In fact, the show’s villains are generally more compelling than the heroes. Perhaps it’s Hamill’s voice that gives Ozai that likeable edge. Or perhaps it’s because the opposition consists of annoying, goody-goody whiners like Prince Zuko there.

2) Christopher Blair in Wing Commander

The buzzword “full motion video” should strike terror into the soul of anyone who liked video games around 1990, as the phrase spawned a cottage industry of terrible, grainy movie clips strung together in stumbling mockery of a real game. Some series had the right idea, though, and used such videos to enhance a conventional game. Wing Commander III: Heart of the Tiger was one of them. Granted, the scenes of human actors in hostile negotiations with haughty, spastic cat-puppet-things resemble some community-theater Babylon 5, but Origin Systems had the good grace to use some accomplished actors, including Hamill, Malcolm McDowell, and, just before the hit Fox sci-fi series Sliders made him a household name, John Rhys-Davies.

Hamilll played Christopher Blair, the retroactively named hero of the earlier two Wing Commanders, and does a fairly good job, considering that he’s acting in front of a green-screen most of the time. Could be worse; he could’ve been doing it for The Phantom Menace. Yes, we can still make fun of that. Shut up.

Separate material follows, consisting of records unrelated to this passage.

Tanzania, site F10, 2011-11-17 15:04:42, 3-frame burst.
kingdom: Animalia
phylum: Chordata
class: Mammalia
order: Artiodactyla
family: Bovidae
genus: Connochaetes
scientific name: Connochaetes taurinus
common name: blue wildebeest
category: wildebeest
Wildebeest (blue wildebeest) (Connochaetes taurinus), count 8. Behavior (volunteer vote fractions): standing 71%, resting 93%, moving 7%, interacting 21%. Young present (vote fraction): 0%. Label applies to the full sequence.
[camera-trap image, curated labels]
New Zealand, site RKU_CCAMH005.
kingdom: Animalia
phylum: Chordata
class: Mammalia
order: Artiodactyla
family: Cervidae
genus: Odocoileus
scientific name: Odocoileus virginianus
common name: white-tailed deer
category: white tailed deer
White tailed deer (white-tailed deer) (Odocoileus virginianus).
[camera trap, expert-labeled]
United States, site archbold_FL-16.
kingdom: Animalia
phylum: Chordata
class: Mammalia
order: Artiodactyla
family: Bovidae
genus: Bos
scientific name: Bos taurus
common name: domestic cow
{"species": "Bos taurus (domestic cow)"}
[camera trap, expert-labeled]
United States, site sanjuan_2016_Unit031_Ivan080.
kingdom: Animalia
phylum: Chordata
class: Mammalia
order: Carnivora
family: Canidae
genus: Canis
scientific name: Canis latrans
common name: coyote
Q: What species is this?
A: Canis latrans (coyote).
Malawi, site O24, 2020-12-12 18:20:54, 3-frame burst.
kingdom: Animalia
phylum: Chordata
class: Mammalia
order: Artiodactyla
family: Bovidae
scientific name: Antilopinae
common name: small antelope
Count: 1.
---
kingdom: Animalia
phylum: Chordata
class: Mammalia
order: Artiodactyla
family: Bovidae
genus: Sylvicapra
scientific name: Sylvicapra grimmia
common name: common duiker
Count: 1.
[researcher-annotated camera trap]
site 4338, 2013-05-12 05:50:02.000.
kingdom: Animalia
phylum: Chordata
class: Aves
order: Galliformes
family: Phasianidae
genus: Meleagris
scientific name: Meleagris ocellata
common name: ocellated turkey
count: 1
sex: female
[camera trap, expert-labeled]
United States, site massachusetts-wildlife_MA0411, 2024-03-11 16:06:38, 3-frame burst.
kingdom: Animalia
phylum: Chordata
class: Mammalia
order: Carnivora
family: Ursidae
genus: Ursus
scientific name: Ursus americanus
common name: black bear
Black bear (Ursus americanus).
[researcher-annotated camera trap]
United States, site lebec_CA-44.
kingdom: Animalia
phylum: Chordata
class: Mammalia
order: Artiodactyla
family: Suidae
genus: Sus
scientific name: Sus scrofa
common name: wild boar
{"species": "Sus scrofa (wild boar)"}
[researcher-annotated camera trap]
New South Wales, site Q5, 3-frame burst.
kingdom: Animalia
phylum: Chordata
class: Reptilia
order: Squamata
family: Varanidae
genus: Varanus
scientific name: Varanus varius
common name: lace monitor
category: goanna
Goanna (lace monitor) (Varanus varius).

1) The Joker in Batman: The Animated Series

As the story goes, Hamill was originally denied the part of the Joker in the groundbreaking Batman: The Animated Series. The role had already gone to Tim Curry, who, by that point, had a resume of cartoon villain voice work stretching from TaleSpin to Fox’s Peter Pan and the Pirates. Hamill was instead cast as the one-off villain in the Mr. Freeze showcase episode, “Heart of Ice,” but his performance so impressed the producers that he bumped Curry out of the prized role. And he’s been the voice of the Joker ever since, even to the point where the short-lived crapfest Birds of Prey had him overdub another actor during the Joker’s cameo. How well did Hamill do as the Joker? So well that someone edited together a video dedicated solely to his laugh.